Der Vortrag findet RUD 25, im Humboldt-Kabinett 3.116 in englischer Sprache statt. Ein Abstract ist am Ende dieser E-Mail angefügt.
Online Teilnahme (mit Qualität 'best effort') ist über den folgenden Link möglich:



Human-computer interaction has become part of our daily lives in recent years. Contactbased
human-computer interaction, such as using a mouse and keyboard, is something we are
used to, however, if we can get rid of this type of contact-based medium, it will give us more
freedom and bring us more convenience. Radar stands out as a very promising sensor, with
its small size, low power consumption, and affordability. Compared to other sensors, such
as cameras and LIDAR, radar can work in a variety of environments, and it is not affected
by light. Most importantly, there is no risk of exposing the user’s privacy. Among the many
types of radar, FMCW radar is utilised for gesture recognition due to its ability to observe
multiple targets and to measure range, velocity and angle.
In this work, we first propose a novel approach for data preprocessing to interpret the
features of hand gestures in the format of heat maps. A compressed sensing-based background
modelling approach is introduced into our work to remove static background and noise from
the radar data. Range, velocity and angle features extracted from the radar data are combined
into one heat map. The machine learning model achieves an average recognition accuracy of
99.47% on the test set. This is 5.58% higher than the dataset without background modelling.
Machine learning models require huge amounts of data to achieve better performance,
however, the process of collecting radar data is tedious and lengthy. Therefore, we propose
two approaches to generating synthetic datasets for a heatmap-based gesture recognition
system. In the first approach, we combine animation with a radar simulator. We start by
constructing the hand animation in Blender and give the appropriate constraints to joints.
Then the trajectory of the animation movement is exported to the radar simulator to generate
the raw radar data. Finally, the feature maps are extracted from the raw data. In the second
approach, a generative adversarial network is employed. In contrast to the animation-based
synthesis method, the generative adversarial network-based method does not require the
construction of hand animations, but rather the learning on a small number of real datasets
directly to produce a synthetic dataset with high diversity. Experimental results indicate that
both of our proposed synthesis methods can effectively augment real datasets. The machine
learning model can achieve a very high recognition rate on real datasets by only training on
synthetic datasets.
When considering the implementation of a gesture recognition system at the hardware
level, the limited hardware resources motivate us to design a low-complexity feature extraction
flow. The features extracted according to the low-complexity algorithm are onedimensional
feature vectors. Compared to the dataset in the format of the image, it has a
smaller size and the complex convolutional network can be skipped. Experimental results
show that fewer features do not affect the recognition accuracy of the model on the test set.

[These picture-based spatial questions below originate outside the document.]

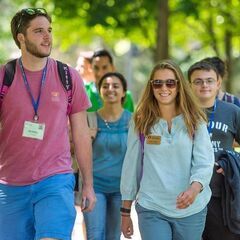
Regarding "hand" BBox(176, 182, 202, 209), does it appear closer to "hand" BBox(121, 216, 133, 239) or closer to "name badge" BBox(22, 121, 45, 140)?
"hand" BBox(121, 216, 133, 239)

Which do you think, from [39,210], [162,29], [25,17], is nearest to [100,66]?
[25,17]

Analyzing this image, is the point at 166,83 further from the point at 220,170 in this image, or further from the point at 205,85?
the point at 220,170

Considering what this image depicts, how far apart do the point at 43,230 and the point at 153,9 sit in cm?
935

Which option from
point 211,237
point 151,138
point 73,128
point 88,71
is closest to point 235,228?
point 211,237

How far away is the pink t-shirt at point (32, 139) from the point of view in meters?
4.52

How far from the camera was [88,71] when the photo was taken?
811cm

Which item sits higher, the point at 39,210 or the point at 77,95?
the point at 77,95

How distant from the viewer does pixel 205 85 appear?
5457 mm

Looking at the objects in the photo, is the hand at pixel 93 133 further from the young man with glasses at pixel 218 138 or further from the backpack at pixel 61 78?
the backpack at pixel 61 78

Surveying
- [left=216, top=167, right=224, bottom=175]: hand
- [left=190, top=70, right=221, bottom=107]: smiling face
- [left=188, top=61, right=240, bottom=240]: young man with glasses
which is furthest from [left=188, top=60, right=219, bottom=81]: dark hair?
[left=216, top=167, right=224, bottom=175]: hand

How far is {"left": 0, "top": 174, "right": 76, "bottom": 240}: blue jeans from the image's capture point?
437cm

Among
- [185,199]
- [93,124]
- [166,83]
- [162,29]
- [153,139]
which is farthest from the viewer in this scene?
[162,29]

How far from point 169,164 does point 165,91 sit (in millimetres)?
562

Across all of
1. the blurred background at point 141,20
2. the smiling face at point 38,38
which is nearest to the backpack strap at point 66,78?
the smiling face at point 38,38
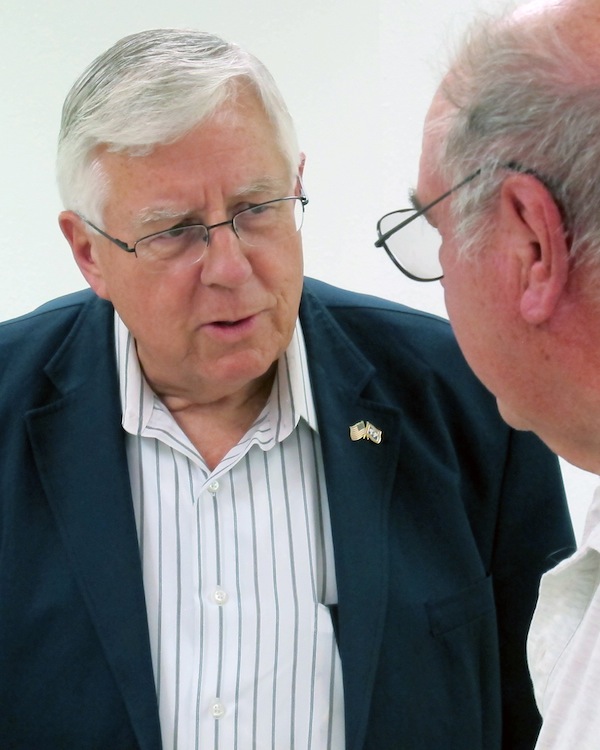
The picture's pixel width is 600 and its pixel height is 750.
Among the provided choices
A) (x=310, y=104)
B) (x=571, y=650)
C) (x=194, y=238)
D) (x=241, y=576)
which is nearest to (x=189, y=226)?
(x=194, y=238)

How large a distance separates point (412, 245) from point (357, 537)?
0.56 metres

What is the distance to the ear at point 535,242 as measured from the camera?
2.83 ft

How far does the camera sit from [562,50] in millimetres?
848

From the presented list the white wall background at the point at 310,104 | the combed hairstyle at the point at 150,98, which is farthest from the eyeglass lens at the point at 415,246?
the white wall background at the point at 310,104

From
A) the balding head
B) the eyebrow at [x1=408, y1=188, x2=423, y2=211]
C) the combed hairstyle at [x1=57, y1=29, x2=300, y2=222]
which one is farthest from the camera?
the combed hairstyle at [x1=57, y1=29, x2=300, y2=222]

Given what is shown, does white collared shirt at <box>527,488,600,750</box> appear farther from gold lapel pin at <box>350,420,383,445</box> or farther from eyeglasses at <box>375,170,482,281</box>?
gold lapel pin at <box>350,420,383,445</box>

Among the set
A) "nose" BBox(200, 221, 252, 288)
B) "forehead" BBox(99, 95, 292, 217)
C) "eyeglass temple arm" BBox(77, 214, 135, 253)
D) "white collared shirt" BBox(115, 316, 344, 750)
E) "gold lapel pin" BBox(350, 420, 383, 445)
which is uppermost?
"forehead" BBox(99, 95, 292, 217)

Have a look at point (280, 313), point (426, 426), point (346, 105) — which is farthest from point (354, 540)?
point (346, 105)

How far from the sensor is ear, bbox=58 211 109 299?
1583 mm

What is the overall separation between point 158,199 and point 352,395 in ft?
1.48

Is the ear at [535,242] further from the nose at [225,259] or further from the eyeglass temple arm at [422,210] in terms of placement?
the nose at [225,259]

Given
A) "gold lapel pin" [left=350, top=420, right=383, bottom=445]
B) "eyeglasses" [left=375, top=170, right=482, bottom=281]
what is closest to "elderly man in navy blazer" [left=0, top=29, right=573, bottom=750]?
"gold lapel pin" [left=350, top=420, right=383, bottom=445]

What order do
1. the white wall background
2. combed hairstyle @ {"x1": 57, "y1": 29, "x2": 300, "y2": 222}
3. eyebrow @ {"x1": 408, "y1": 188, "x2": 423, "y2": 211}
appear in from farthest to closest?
the white wall background → combed hairstyle @ {"x1": 57, "y1": 29, "x2": 300, "y2": 222} → eyebrow @ {"x1": 408, "y1": 188, "x2": 423, "y2": 211}

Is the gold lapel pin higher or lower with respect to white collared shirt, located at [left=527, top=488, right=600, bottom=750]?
higher
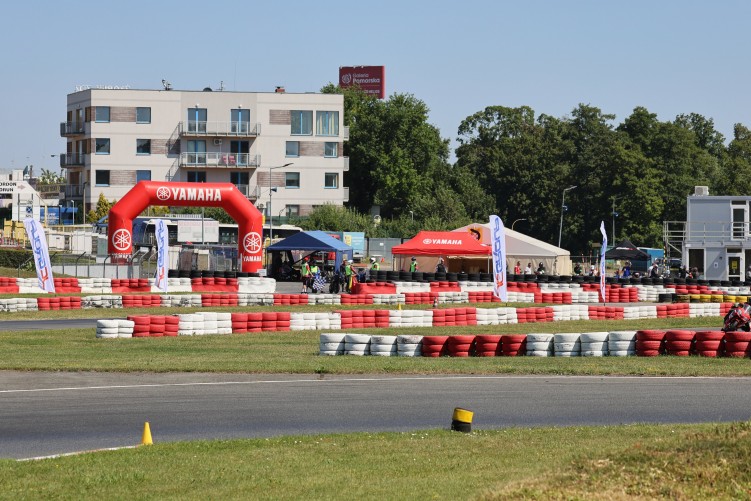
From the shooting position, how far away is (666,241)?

In addition, the animation-based synthetic dataset generation method is simplified to match
this low-complexity algorithm. When the model is trained only on the synthetic dataset, it
can achieve a recognition rate of 89.13% on the real dataset.

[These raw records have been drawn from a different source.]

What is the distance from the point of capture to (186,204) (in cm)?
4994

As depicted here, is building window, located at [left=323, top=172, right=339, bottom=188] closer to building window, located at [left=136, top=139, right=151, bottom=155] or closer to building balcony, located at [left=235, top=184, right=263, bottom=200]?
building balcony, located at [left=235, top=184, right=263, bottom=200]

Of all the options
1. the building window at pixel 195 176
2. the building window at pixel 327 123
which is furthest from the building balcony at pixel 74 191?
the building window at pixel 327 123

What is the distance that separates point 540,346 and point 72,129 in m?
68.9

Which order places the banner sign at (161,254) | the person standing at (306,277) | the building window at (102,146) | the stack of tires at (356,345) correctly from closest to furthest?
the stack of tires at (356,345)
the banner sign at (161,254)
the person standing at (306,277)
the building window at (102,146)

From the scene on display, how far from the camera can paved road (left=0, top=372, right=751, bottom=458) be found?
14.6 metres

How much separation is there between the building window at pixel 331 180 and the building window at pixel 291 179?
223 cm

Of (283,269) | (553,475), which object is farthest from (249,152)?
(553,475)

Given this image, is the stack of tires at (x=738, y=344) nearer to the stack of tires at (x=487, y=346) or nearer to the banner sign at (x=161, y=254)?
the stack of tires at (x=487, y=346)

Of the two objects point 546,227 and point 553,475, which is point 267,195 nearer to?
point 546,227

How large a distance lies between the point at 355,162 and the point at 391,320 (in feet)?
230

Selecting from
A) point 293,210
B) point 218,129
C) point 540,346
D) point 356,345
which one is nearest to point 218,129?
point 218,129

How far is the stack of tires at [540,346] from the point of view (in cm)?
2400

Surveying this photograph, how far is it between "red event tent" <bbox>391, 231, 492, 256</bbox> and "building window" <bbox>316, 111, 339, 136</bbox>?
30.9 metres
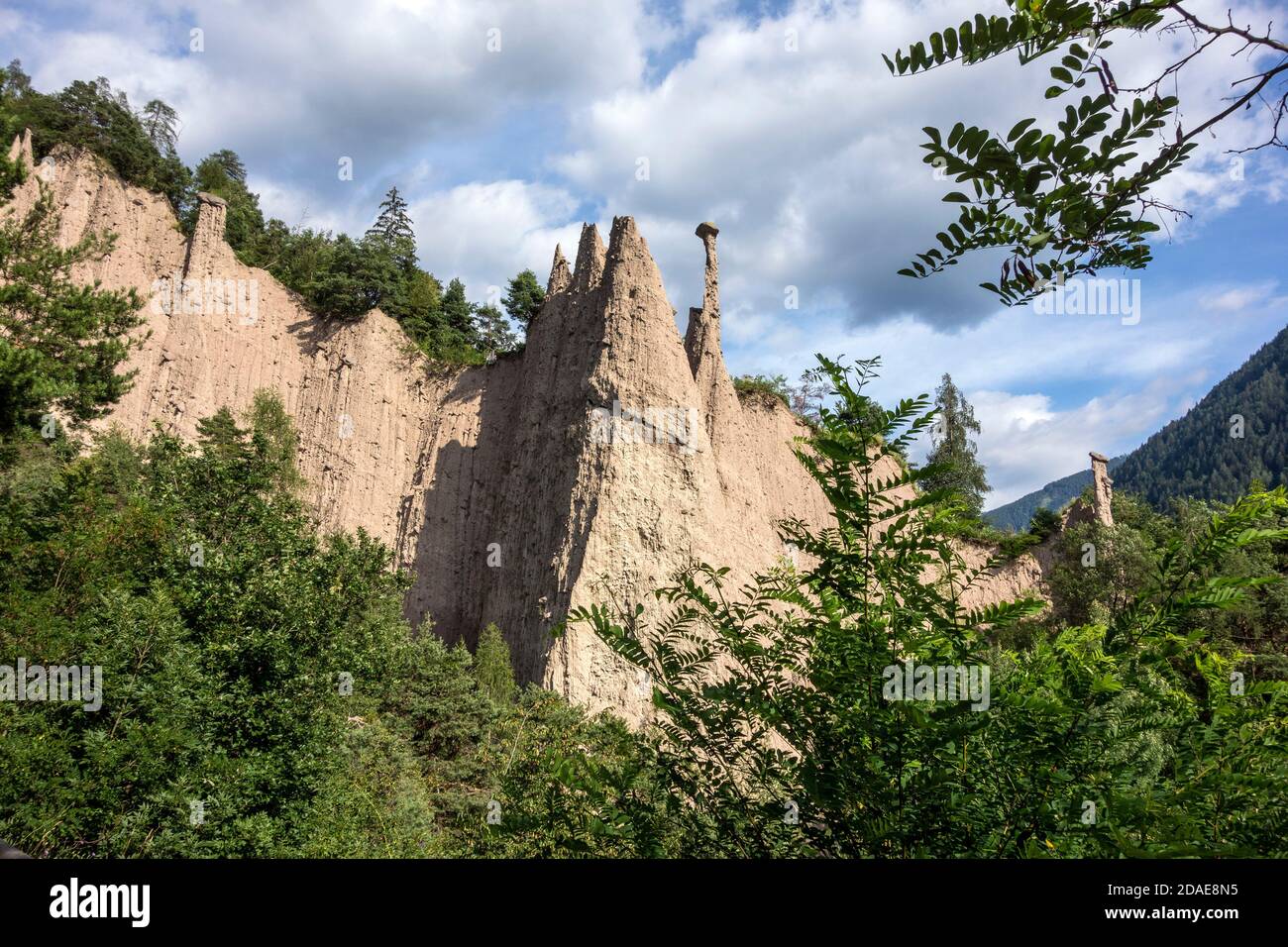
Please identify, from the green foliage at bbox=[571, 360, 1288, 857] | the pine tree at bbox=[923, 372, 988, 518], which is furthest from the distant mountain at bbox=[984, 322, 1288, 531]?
the green foliage at bbox=[571, 360, 1288, 857]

A single radar-based gesture recognition system can achieve high gesture recognition
rates, but its stability needs to be improved. Therefore we extend the single-radar scenario to
a multi-radar scenario. In the multi-radar scenario, the gesture features observed by all radars
are fused together. The machine learning model achieves a higher recognition rate on the
fused dataset than on the single radar-based dataset. In the case that one of the radars fails or
collects poor-quality data, the model still recognises the gesture correctly with an incomplete
feature map. This demonstrates the stability and superiority of the multi-radar scenario.